Compare Your Own Experience
Risk managers can use the latest data to assess how the pandemic may have affected their own institutions in certain ways, focusing on units or areas of care that might have suffered setbacks in the same ways indicated in the survey data.
“Even anecdotally, apart from the data in the survey, a lot of us are hearing from family and friends who were in the hospital recently that their experiences were difficult due to a number of factors,” Danforth says.
Most of the concerns involved communication. The Leapfrog Group’s analysis found lower scores across the board on communication with doctors and nurses. The survey asked whether patients agree with certain statements about their experiences, and the current trend of responses is not good.
“We’re seeing people saying they don’t strongly agree that communication with doctors and nurses, communication about medicines, was effective,” she says. “When you have fewer people saying that communication was good across all of these different areas, that is likely to point to actual problems and potential harm to patients.”
Danforth notes that hospitals are paying more attention to these measures because CMS uses them as part of its value-based purchasing program, with many facilities even employing patient experience officers or similar positions. Risk managers can work with that person to address issues raised in the latest data report or take on the task themselves.
“For one hospital, the concern might be staffing shortages, for example. It is up to the hospitals to analyze their own data and look at specific areas or units of the hospital to search for interventions that are specific to the problems they are having,” Danforth says. “We get the sense that hospitals are paying more attention to these issues because CMS is using the data, but we’re still waiting to see if hospitals are taking corrective actions to address their particular problems.”

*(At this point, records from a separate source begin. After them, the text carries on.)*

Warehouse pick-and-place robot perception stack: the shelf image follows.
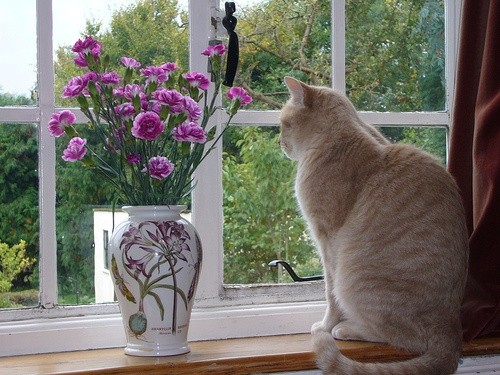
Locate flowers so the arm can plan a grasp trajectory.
[47,31,261,206]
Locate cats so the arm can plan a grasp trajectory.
[276,75,470,369]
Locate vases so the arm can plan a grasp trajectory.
[106,207,204,355]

Parents Might Not Report Mistakes
Another report from The Leapfrog Group indicated parents and guardians were reluctant to report mistakes about their child’s care at a hospital during the pandemic.
The Pediatric Care2 report is the final part of the group’s three-part series, Patient Experience During the Pandemic. It calls for more transparency and public reporting in pediatric patient experiences.
The analysis addresses pediatric patient experience in hospitals from the pre-pandemic 2019 Leapfrog Hospital Survey and mid-pandemic 2021 Leapfrog Hospital Survey. Hospitals in the Consumer Assessment of Healthcare Providers and Systems Child Hospital Survey collected the data.
The report indicated the pediatric patient experience was mostly stable during the pandemic, even finding that “parents or caregivers reported more favorable responses regarding how well doctors communicate with their child, improving by a statistically significant amount during the pandemic.” That is in contrast to the communication issues highlighted by adult patients in other research by The Leapfrog Group.
But The Leapfrog Group concluded the data also show serious issues with patient safety. “Parents or caregivers of pediatric patients may not feel equipped to report mistakes about their child’s care,” the authors noted. “They indicated the least favorable responses about whether hospital staff check the patient’s wristband to confirm their identity and if parents were told how to report mistakes about their child’s care.”
REFERENCES
- The Leapfrog Group. Patient Experience During the Pandemic: Adult Inpatient Care. May 10, 2022.
- The Leapfrog Group. Patients of hospitalized children may not feel equipped to report mistakes, according to latest Leapfrog Group patient experience report. May 26, 2022.